The government will fight against any discriminatory trade practices against Malaysia’s agricommodity sector, says Deputy Prime Minister and Plantation and Commodities Minister Datuk Seri Fadillah Yusof.

As a producing and trading country, Malaysia is deeply concerned over the law’s implementation and the implications not only for palm oil but also its other main commodities such as timber, cocoa, and rubber, said Fadillah, who is on a Malaysia-Indonesia joint trade mission to the European Union (EU) to defend the palm oil industry following the implementation of the European Union Deforestation Regulation (EUDR).

“Some aspects of the risk-assessment process of the regulation are counter-productive to commitments to curb global deforestation and run the risk of disincentivising producing countries,” he said at a luncheon with the Malaysian diaspora here today.

Fadillah pointed out that the implementation of the regulation, announced by the EU on Dec 6, 2022, is based on unsound reasoning and has a weak scientific basis.

============

**APPLY WHAT YOU READ**
1. According to the article, on what date did the EU announce the deforestation regulation?
2. Write out the article's text between "The government will" and "Deforestation Regulation (EUDR).", inclusive.
The data that follows comes from a different source than the article.

============

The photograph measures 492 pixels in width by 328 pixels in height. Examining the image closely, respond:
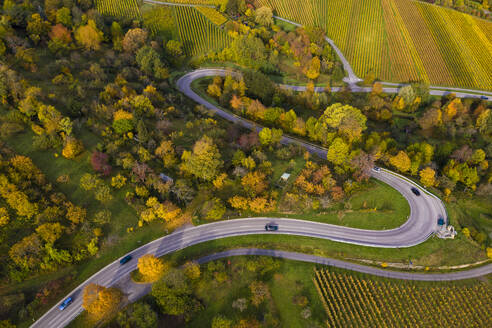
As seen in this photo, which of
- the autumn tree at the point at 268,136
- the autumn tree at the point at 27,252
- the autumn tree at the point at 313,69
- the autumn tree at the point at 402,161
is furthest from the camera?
the autumn tree at the point at 313,69

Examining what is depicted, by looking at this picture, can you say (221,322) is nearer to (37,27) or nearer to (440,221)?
(440,221)

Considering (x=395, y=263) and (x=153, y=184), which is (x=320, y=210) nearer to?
(x=395, y=263)

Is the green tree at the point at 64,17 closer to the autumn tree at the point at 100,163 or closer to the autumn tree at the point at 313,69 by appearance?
the autumn tree at the point at 100,163

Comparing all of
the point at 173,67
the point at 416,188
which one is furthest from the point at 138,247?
the point at 173,67

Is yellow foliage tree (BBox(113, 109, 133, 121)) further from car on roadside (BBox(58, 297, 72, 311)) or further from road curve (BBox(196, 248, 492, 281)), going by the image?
car on roadside (BBox(58, 297, 72, 311))

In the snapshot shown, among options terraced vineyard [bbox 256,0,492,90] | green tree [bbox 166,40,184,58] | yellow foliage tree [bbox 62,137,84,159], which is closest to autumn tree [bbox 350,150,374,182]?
terraced vineyard [bbox 256,0,492,90]

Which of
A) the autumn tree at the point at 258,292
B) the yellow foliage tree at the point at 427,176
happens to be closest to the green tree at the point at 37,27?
the autumn tree at the point at 258,292
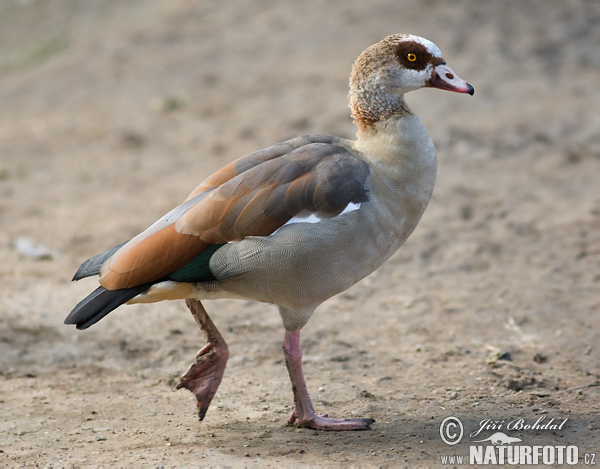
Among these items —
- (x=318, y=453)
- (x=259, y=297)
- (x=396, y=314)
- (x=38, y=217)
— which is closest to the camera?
(x=318, y=453)

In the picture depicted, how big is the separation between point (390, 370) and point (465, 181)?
3324 mm

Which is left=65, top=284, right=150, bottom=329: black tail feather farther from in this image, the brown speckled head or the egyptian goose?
the brown speckled head

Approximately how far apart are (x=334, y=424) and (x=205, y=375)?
2.43 feet

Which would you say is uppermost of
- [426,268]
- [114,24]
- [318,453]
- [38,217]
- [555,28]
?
[114,24]

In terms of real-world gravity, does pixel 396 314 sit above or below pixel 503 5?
below

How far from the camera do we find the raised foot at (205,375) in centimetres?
430

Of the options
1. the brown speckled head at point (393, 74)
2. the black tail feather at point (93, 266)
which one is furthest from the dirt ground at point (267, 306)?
the brown speckled head at point (393, 74)

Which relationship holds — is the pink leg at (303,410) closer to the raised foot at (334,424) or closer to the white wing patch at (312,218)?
the raised foot at (334,424)

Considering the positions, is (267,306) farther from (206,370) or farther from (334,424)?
(334,424)

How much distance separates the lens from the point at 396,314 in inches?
232

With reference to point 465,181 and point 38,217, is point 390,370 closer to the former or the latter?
point 465,181

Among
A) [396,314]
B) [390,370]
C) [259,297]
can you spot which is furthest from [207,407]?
[396,314]
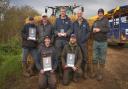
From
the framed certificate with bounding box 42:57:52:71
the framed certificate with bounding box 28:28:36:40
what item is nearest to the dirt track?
the framed certificate with bounding box 42:57:52:71

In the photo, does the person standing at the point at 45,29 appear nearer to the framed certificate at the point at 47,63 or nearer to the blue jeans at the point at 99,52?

============

**SET OF ANSWERS**
1. Dec 6, 2022

2.
The government will fight against any discriminatory trade practices against Malaysia’s agricommodity sector, says Deputy Prime Minister and Plantation and Commodities Minister Datuk Seri Fadillah Yusof.

As a producing and trading country, Malaysia is deeply concerned over the law’s implementation and the implications not only for palm oil but also its other main commodities such as timber, cocoa, and rubber, said Fadillah, who is on a Malaysia-Indonesia joint trade mission to the European Union (EU) to defend the palm oil industry following the implementation of the European Union Deforestation Regulation (EUDR).